Scene 3: The Bowl. How was Jennifer Kent going to end her movie? Using the greatest monster movie of all time as my reference, I figured she had one of two options. Amelia could either kick the alien out of the airlock, or the alien could rip Amelia’s head off, sit down at the controls, and start speaking in her voice—as it did to Ripley in an alternate ending that I learned about from the DVD extras of Alien. In other words, absolute victory or absolute defeat. Kent, though, deftly avoids this binary in favor of a smarter, more complex, and ultimately more hopeful ending.

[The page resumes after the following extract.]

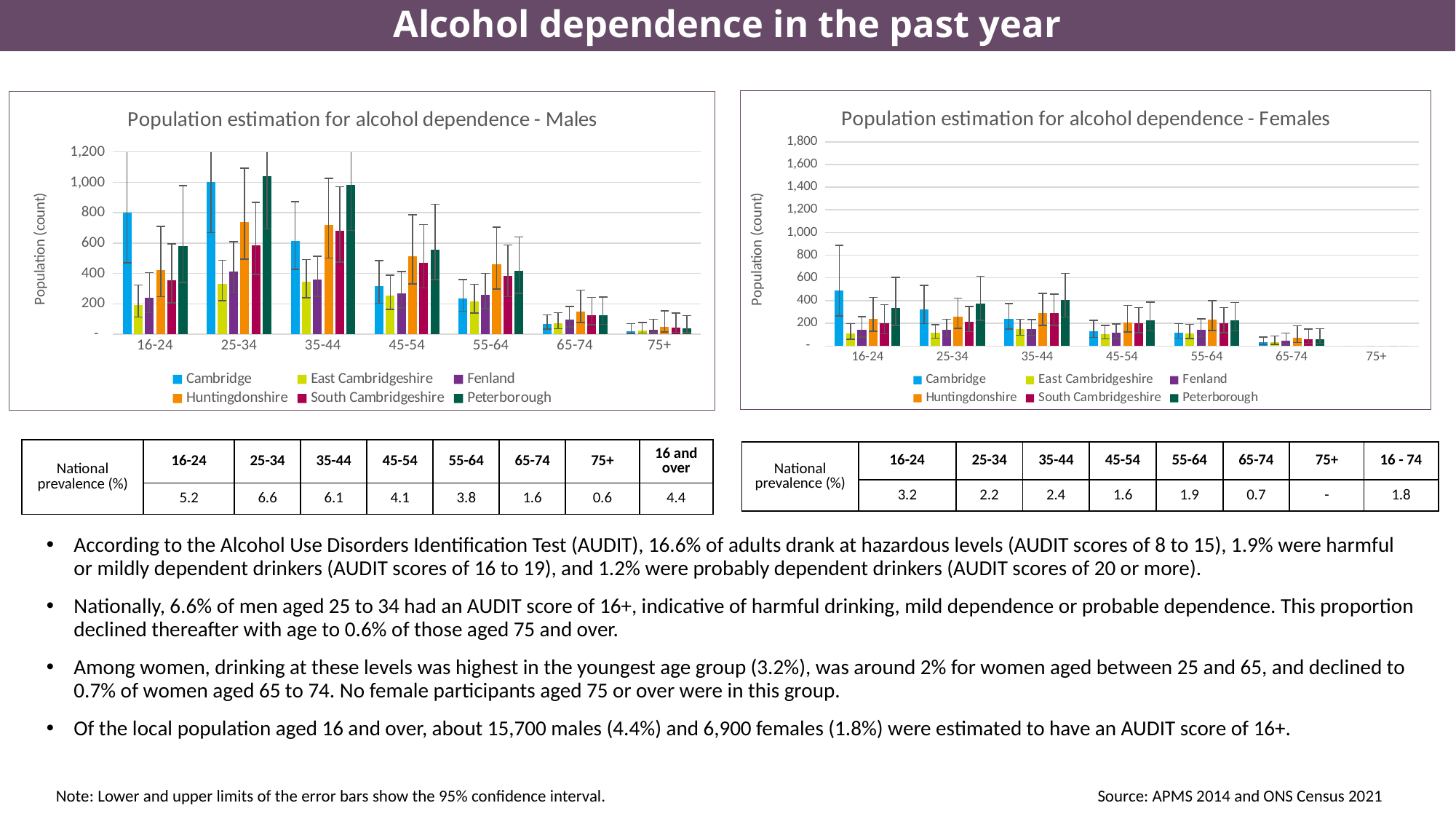
In the 'Population estimation for alcohol dependence - Males' chart, which age group has the highest Cambridge bar? 25-34 How many age group categories are shown on the x axis of the 'Population estimation for alcohol dependence - Males' chart? 7 In the 'Population estimation for alcohol dependence - Males' chart, do the Cambridge bars rise or fall from 35-44 to 75+? fall In the 'Population estimation for alcohol dependence - Males' chart, is the Cambridge value for 16-24 greater or less than 600? greater In the 'Population estimation for alcohol dependence - Males' chart, which is larger for the 25-34 age group: Cambridge or East Cambridgeshire? Cambridge What kind of chart is the 'Population estimation for alcohol dependence - Males' chart? Bar chart In the 'Population estimation for alcohol dependence - Females' chart, is the Cambridge value for 16-24 greater or less than 400? greater In the 'Population estimation for alcohol dependence - Females' chart, is the Peterborough value for 35-44 greater or less than 600? less In the 'Population estimation for alcohol dependence - Females' chart, which age group has the highest Cambridge bar? 16-24 How many series does the legend of the 'Population estimation for alcohol dependence - Females' chart list? 6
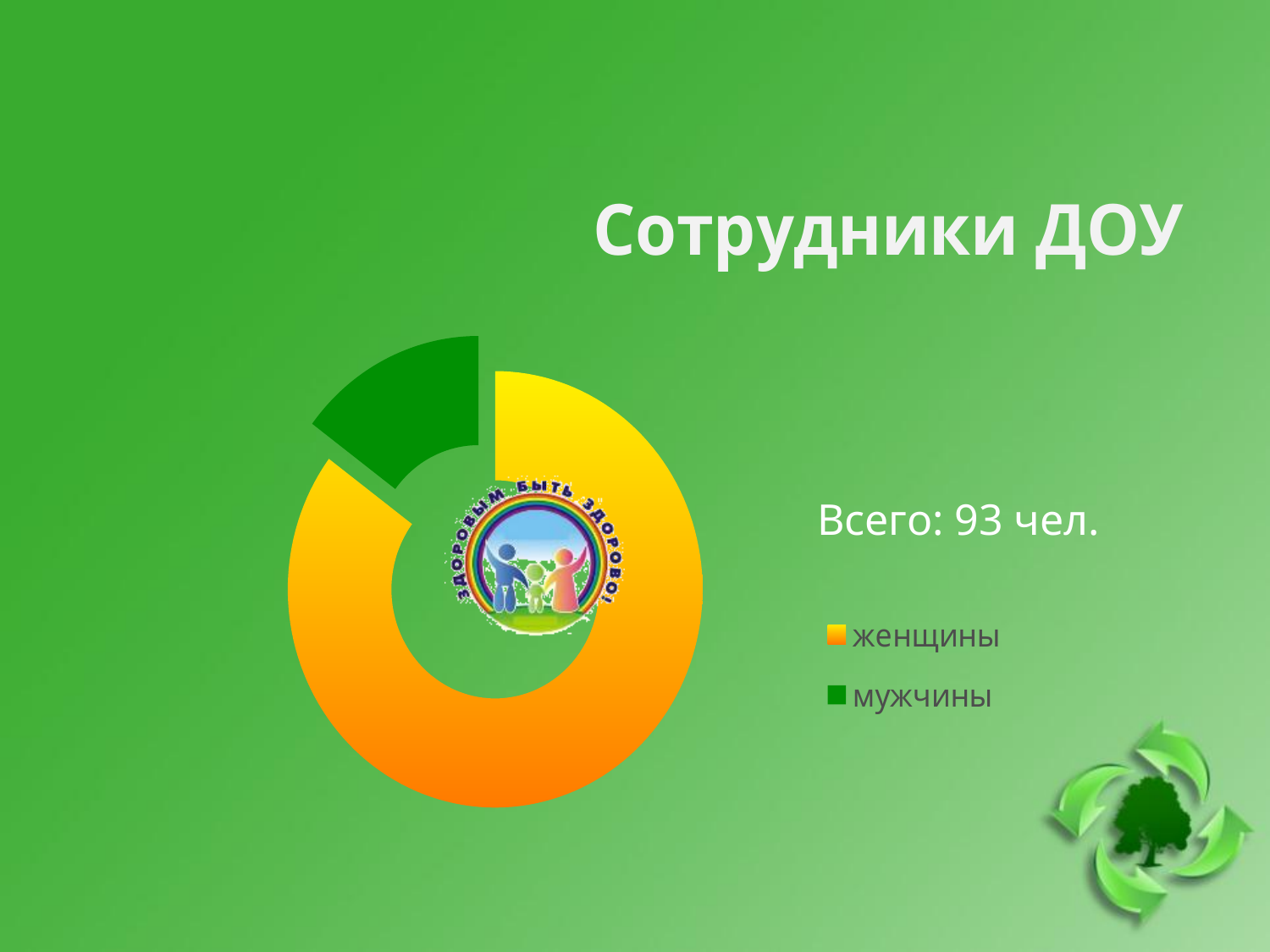
Which is larger, the share for женщины or the share for мужчины? женщины What colour represents мужчины in the chart? green Which category has the smallest share of the chart? мужчины What total number of people is stated next to the chart? 93 чел. Which category has the largest share of the chart? женщины What is the title of the slide containing the chart? Сотрудники ДОУ How many categories does the chart show? 2 What kind of chart is shown on the slide? doughnut chart How many entries does the legend list? 2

In a sunny final scene, we see just how much has changed since the Babadook was banished to the basement. In the popup book, he warned that “The more you deny, the stronger I get”; by the end of the film, Amelia and Samuel are no longer in denial about their husband and father’s death. They’re celebrating Samuel’s birthday on the actual day, for one thing. Both also talk openly about why they haven’t done so for the past seven years. Earlier in the film, when Samuel announces to a stranger in the supermarket that his father died driving his mother to the hospital to give birth to him, Amelia silences him him, angry and humiliated. In this last scene, though, when he tells the same story to two social workers, Amelia not only corroborates it but rewards him for telling it by comparing him to his father: “They both speak their mind.” Samuel’s frankness is an asset, not a flaw—and proof that he’s come to terms with his past.

And so has his mother. An unusual shot that begins underground and travels up through the dirt to Amelia, kneeling in the sunlit garden, represents her trajectory from darkness to light. The end result of that journey? She’s digging for worms to feed the Babadook, which has taken up permanent residence in the basement. How is he? Samuel asks. “Quiet today,” Amelia replies, acknowledging the fluctuating nature of her and her son’s mental states. On other days, perhaps, Mister Babadook will be louder, and there’s no magic trick that can disappear him completely, but there is another magic trick of sorts they can perform—a quotidian one, maybe, but no less miraculous for that. Robbie’s death will always be a fact of Amelia and Samuel’s life, and not one that can be kicked out of the airlock—but one that they can accept. And now that they’ve done that, never will it terrorize them again.